What exactly is dynamic range?
November 11, 2021
What exactly is dynamic range?
The concept of dynamic range often appears in engineering discussions. But what exactly does this term mean? How is it applied to electronic circuits and systems?
In the engineering field, we put more emphasis on accuracy and clarity. It is not easy to discuss technical details, mathematical relationships, and performance specifications. We can make tasks easier to manage and produce through careful use and thorough understanding of related terms.
A term often encountered by electrical engineers-"dynamic range". Before you continue reading, spend a minute trying to give a precise and comprehensive definition. It may be difficult, I hope the following article can help you understand this definition.
Static and dynamic range
As far as I know, the term "static scope" does not exist. But we can use it to clarify the nature of dynamic range.
"Range" refers to the area of change between two limits."Static" comes from a Greek verb related to standing or standing still. Therefore, the static range refers to an area of possible change in which the restriction is not affected by the need for active and unpredictable movement of input or output phenomena between the upper and lower limits.
"Dynamic" is essentially the opposite of "static"-describing things that are constantly moving and changing.For dynamic range, we still have upper and lower limits, but these upper limits apply to systems subject to continuous changes in input or output phenomena, and they capture the system's ability relative to operating conditions that reflect the dynamic nature of the relevant signal.
Considering the above information, in the field of electrical engineering, dynamic range specifies the range of possible or acceptable values that a dynamic signal can assume when it is delivered to or generated by a given system.
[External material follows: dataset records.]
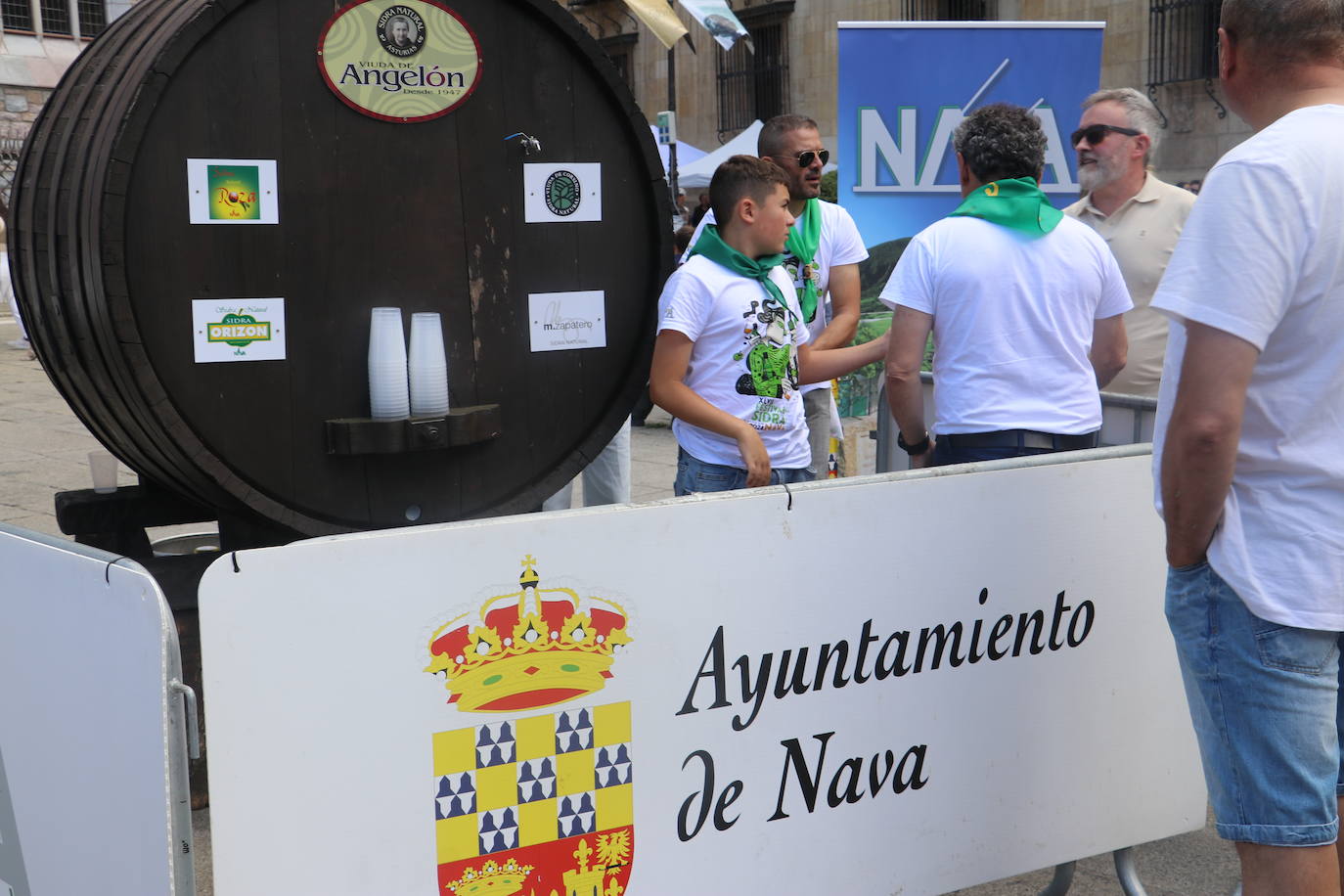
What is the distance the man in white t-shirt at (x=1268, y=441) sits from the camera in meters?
1.81

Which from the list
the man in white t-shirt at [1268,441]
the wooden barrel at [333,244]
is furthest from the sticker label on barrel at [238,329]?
the man in white t-shirt at [1268,441]

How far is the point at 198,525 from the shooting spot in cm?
666

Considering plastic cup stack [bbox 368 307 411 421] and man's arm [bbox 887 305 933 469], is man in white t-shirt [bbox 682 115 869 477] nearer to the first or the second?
man's arm [bbox 887 305 933 469]

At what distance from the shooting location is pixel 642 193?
9.98ft

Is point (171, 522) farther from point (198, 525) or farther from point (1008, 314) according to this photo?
point (198, 525)

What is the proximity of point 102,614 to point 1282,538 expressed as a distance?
172 centimetres

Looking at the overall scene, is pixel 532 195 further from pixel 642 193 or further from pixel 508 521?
pixel 508 521

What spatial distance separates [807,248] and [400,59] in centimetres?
176

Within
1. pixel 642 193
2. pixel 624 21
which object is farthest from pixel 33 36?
pixel 642 193

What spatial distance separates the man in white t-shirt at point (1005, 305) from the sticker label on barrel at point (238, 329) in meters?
1.49

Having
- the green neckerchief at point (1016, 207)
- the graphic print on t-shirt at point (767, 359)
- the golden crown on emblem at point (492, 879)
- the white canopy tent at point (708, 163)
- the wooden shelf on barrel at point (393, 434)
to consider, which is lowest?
the golden crown on emblem at point (492, 879)

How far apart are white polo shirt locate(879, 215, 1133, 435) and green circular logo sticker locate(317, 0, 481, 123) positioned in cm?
117

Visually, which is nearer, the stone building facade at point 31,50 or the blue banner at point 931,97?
the blue banner at point 931,97

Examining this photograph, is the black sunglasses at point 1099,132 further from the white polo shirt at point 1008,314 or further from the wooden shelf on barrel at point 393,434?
the wooden shelf on barrel at point 393,434
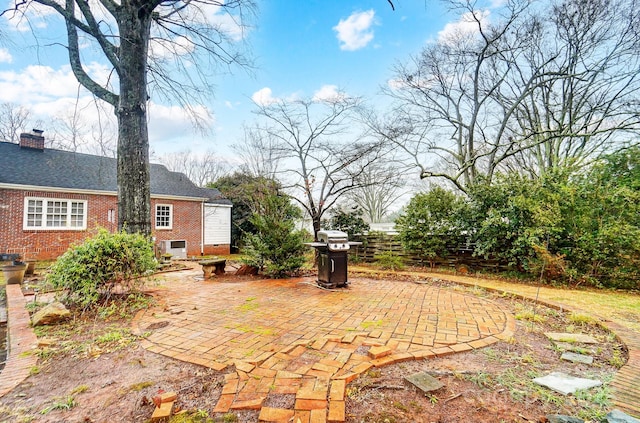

Typical example-human vision
The human visual system has a remarkable ability to change the amount of input.We can see the ripples on the pond in the moonlight, and the white sails gleaming in the dazzling Mediterranean sun.The brightness range that the human eye is sensitive to is divided into 14 orders of magnitude: the lower limit is about 10-6 candelas per square meter (cd/m2), and the upper limit is about 108 cd/m2.
Does this mean that the dynamic range of the human visual system is 1014? No, because the brightness range mentioned above includes the sensitivity of cone cells and rod cells, and these two biological photoreceptors cannot work at the same time (the system actually needs It takes a long time to transition from high-brightness mode to low-brightness mode).Therefore, this range is not suitable for input signals that dynamically change between the upper and lower limits, thereby limiting the system to a specific set of operating conditions.
In order to determine the dynamic range of human light detection, we need to evaluate our ability to perceive the range of brightness when looking at a scene.If we adopt a stricter interpretation of the dynamic range, we are not allowed to change the pupil size, because this is equivalent to changing the upper or lower limit by increasing or decreasing the gain.
Calculation and expression of dynamic range
The dynamic range is actually a ratio: maximum signal level/minimum signal level.
Electrical engineers tend to use decibels to express large ratios (such as the gain of an op amp), and dynamic range is no exception.For example, if the dynamic range of a voltage monitoring system is 80db, the maximum detectable input level is 10,000 times larger than the minimum detectable input level.
In an optical system, the dynamic range is usually expressed as a stop.It refers to the increase or decrease of two factors. If the dynamic range of a digital camera is 8 lenses, then when the brightness of the brightest part divided by the brightness of the darkest part is less than or equal to 256 (=28), the scene can be reproduced well.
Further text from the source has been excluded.